Baseline and serial molecular profiling predicts outcomes with hypomethylating agents in myelodysplastic syndromes.

Hypomethylating agents (HMAs) are widely used in the treatment of myelodysplastic syndromes (MDSs), yet identifying those patients unlikely to benefit remains challenging. We assessed response and overall survival (OS) in 247 patients molecularly profiled by next-generation sequencing (NGS) before first-line HMA therapy, and a subset of 108 patients were sequenced serially during treatment. The most common mutations included TP53 (33.1%), ASXL1 (19%), TET2 (16.5%), DNMT3A (14.1%), and SRSF2 (12.1%). The overall response rate was 42.1%, with the composite TET2-mutant/ASXL1 wild-type genotype representing the strongest predictor of response (overall response rate, 62.1%; complete remission rate, 34.5%). The median OS for the cohort was 15 months, and the number of mutations detected by NGS (hazard ratio [HR], 1.22; P = .02), as well as mutations in TP53 (HR, 2.33; P = .001) and EZH2 (HR, 2.41; P = .04) were identified as independent covariates associated with inferior OS in multivariable analysis. Serial molecular profiling revealed that clearance of TP53 mutations during HMA therapy was associated with superior OS (HR, 0.28; P = .001) and improved outcome in patients proceeding to allogeneic hematopoietic cell transplantation.
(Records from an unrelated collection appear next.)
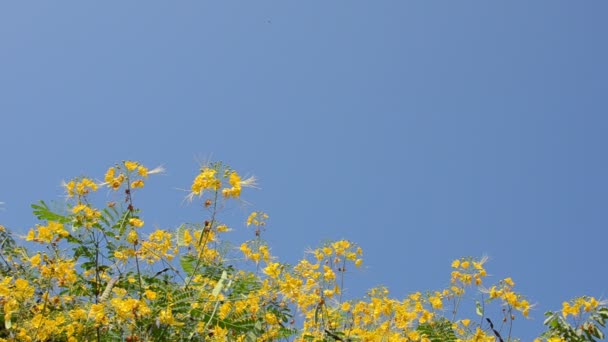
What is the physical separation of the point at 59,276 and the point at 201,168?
112 centimetres

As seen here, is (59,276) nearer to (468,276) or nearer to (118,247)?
(118,247)

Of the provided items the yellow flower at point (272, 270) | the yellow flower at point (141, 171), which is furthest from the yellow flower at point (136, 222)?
the yellow flower at point (272, 270)

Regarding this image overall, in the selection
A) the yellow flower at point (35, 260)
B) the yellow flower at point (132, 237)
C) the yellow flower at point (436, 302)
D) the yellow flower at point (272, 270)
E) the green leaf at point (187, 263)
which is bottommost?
the yellow flower at point (35, 260)

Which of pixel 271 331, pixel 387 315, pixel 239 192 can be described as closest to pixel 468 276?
pixel 387 315

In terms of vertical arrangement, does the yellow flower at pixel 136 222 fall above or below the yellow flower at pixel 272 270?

These data support baseline molecular profiling by NGS in MDS patients treated with HMAs and provide novel observations of sequential profiling during therapy that provide particular value in TP53-mutated disease.
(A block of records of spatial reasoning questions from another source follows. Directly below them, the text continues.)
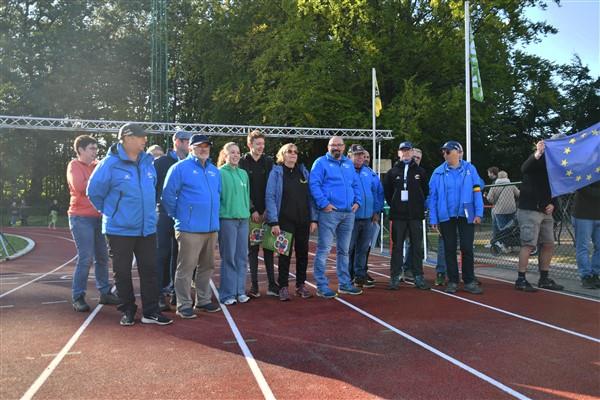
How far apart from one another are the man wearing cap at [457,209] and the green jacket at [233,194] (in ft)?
8.99

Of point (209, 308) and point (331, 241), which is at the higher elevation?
point (331, 241)

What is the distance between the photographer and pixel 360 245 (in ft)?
23.9

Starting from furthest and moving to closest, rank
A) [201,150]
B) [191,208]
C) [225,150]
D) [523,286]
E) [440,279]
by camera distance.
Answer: [440,279] → [523,286] → [225,150] → [201,150] → [191,208]

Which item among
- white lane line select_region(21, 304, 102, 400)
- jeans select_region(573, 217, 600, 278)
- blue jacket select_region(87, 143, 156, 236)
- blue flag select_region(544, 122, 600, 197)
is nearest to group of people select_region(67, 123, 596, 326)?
blue jacket select_region(87, 143, 156, 236)

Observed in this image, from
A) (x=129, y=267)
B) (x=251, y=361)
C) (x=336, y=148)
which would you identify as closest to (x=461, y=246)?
(x=336, y=148)

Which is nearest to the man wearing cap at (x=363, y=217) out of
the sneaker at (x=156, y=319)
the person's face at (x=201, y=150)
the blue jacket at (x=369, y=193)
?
the blue jacket at (x=369, y=193)

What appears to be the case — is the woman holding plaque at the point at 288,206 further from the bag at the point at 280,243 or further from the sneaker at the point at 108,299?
the sneaker at the point at 108,299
Lenalidomide-Epoetin Alfa Versus Lenalidomide Monotherapy in Myelodysplastic Syndromes Refractory to Recombinant Erythropoietin.

PURPOSE: Impaired response to erythropoietin underlies ineffective erythropoiesis and anemia in myelodysplastic syndromes (MDS). We investigated whether treatment with lenalidomide (LEN), which augments erythropoietin receptor signaling in vitro, can restore and improve hemoglobin response to epoetin (EPO) alfa in patients with lower-risk, non-del(5q) MDS who have anemia that is refractory to or have low probability of benefit from treatment with recombinant erythropoietin. METHODS: In a phase III, US intergroup trial, we randomly assigned patients to receive either LEN and EPO alfa or LEN alone following stratification by serum erythropoietin concentration and prior erythropoietin treatment. RESULTS: A total of 195 evaluable patients were randomly assigned: 99 patients to the LEN-EPO alfa cohort and 96 to LEN alone. After four cycles of treatment, the primary end point of major erythroid response (MER) was significantly higher (28.3%) with the combination compared with LEN alone (11.5%) (P = .004). Among 136 patients who completed 16 weeks of study treatment, 38.9% and 15.6% achieved MER, respectively (P = .004). Additionally, minor erythroid response was achieved in 18.2% and 20.8% of patients, for an overall erythroid response rate of 46.5% versus 32.3%. Among LEN nonresponders, 38 crossed over to the addition of EPO alfa with 10 patients (26.3%) achieving a MER. Responses to the combined treatment were highly durable with a median MER duration of 23.8 months compared with 13 months with LEN alone. CONCLUSION: LEN restores sensitivity to recombinant erythropoietin in growth factor-insensitive, lower-risk, non-del(5q) MDS, to yield a significantly higher rate and duration of MER compared with LEN alone (funded by the National Cancer Institute; E2905 ClinicalTrials.gov identifier: NCT02048813).